La confrontación entre Estados Unidos y China ya no se limita al comercio ni a la tecnología: es una pugna estratégica entre dos modelos que compiten por moldear el siglo XXI. La decisión del presidente Trump de elevar los aranceles sobre productos chinos hasta un 145% —la cuarta subida en lo que va de año— marca un punto de no retorno. Y como en el weiqi (围棋), el antiguo juego chino de estrategia, lo que anda en juego no es una victoria rápida, sino el control del tablero a largo plazo.
En lugar de buscar un jaque mate inmediato, como haría un ajedrecista, Washington actúa como un jugador de weiqi decidido a cercar progresivamente a su oponente: impone aranceles a sectores clave, restringe el acceso a chips avanzados, presiona a aliados para que reduzcan la dependencia de China y reactiva pactos con docenas de países que habían quedado en suspenso. El objetivo no es solo frenar el ascenso chino, sino reconfigurar el sistema global de comercio e inversión.

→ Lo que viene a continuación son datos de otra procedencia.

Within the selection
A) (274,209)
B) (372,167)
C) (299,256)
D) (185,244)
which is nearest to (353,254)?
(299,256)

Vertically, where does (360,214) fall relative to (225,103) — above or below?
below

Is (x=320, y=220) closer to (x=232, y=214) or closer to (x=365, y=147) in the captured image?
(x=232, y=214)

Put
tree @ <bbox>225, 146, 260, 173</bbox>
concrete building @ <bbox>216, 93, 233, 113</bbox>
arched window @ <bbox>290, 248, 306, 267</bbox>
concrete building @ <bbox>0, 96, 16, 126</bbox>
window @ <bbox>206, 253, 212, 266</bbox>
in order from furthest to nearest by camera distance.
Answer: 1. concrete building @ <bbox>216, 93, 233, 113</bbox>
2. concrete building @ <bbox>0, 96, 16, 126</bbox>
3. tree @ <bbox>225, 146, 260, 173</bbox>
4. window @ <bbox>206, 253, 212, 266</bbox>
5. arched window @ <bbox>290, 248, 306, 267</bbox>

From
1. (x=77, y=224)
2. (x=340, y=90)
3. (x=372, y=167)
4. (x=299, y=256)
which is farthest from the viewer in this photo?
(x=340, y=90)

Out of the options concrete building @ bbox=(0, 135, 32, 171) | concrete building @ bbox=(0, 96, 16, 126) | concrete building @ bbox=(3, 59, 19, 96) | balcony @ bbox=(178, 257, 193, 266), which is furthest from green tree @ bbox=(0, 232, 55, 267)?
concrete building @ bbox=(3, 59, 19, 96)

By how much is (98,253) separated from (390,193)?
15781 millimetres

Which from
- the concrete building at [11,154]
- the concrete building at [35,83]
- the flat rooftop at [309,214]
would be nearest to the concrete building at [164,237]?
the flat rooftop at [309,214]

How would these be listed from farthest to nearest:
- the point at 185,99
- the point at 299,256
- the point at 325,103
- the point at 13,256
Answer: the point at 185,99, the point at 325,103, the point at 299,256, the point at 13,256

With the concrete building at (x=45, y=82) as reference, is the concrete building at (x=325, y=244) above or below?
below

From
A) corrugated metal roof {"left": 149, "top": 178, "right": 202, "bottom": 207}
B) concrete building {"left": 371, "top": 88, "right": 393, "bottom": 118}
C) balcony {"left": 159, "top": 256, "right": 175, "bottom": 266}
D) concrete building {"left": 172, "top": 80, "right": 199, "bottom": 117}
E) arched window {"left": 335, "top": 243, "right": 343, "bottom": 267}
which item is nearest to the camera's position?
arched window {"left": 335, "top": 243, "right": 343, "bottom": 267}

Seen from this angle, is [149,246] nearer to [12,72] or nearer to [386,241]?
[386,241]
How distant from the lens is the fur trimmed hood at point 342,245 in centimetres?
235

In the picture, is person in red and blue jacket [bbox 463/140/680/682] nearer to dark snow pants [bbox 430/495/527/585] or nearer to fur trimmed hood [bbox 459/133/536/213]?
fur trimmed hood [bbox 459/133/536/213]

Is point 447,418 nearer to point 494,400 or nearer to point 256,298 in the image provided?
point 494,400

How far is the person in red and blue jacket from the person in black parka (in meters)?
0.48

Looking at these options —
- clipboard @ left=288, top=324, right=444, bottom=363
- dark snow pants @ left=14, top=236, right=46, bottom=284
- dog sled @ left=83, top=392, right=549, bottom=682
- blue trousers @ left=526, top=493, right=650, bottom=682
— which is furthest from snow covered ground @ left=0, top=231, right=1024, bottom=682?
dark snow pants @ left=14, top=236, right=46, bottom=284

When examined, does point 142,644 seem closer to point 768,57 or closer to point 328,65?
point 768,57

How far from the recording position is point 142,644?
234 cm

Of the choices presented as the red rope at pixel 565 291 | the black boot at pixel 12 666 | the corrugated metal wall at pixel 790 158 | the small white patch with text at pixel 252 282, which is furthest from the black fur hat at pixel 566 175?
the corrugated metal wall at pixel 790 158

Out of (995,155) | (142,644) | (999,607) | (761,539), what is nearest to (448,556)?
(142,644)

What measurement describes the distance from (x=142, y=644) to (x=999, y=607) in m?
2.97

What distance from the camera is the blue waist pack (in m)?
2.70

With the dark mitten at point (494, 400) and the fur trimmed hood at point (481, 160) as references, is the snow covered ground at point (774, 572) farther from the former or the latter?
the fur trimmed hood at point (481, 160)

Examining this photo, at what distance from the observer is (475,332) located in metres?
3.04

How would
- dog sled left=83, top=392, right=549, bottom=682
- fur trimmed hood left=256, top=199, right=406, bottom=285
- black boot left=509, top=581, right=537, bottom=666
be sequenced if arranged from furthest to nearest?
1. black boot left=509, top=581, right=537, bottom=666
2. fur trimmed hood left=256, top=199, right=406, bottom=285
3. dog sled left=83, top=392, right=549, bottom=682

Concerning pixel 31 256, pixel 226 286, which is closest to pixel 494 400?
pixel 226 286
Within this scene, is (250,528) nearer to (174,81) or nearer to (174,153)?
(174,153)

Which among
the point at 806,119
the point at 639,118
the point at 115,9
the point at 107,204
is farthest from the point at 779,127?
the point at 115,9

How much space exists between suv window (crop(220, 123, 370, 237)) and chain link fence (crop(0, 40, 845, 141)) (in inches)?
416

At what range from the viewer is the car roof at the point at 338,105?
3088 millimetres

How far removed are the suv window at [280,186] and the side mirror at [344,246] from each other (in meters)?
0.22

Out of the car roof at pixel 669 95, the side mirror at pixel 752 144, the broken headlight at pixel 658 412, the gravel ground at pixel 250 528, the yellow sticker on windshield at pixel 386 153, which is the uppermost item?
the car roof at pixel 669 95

La respuesta de Pekín sigue una lógica igualmente paciente y calculada. A las contramedidas económicas —aranceles del 84%, restricciones a DuPont y vetos en el sector cultural— se suman movimientos más sombríos: según revelaciones del gobierno estadounidense, altos funcionarios chinos habrían reconocido su implicación indirecta en los ciberataques a infraestructuras críticas en EE.UU., un aviso tácito de que la disuasión ahora también opera en el ciberespacio.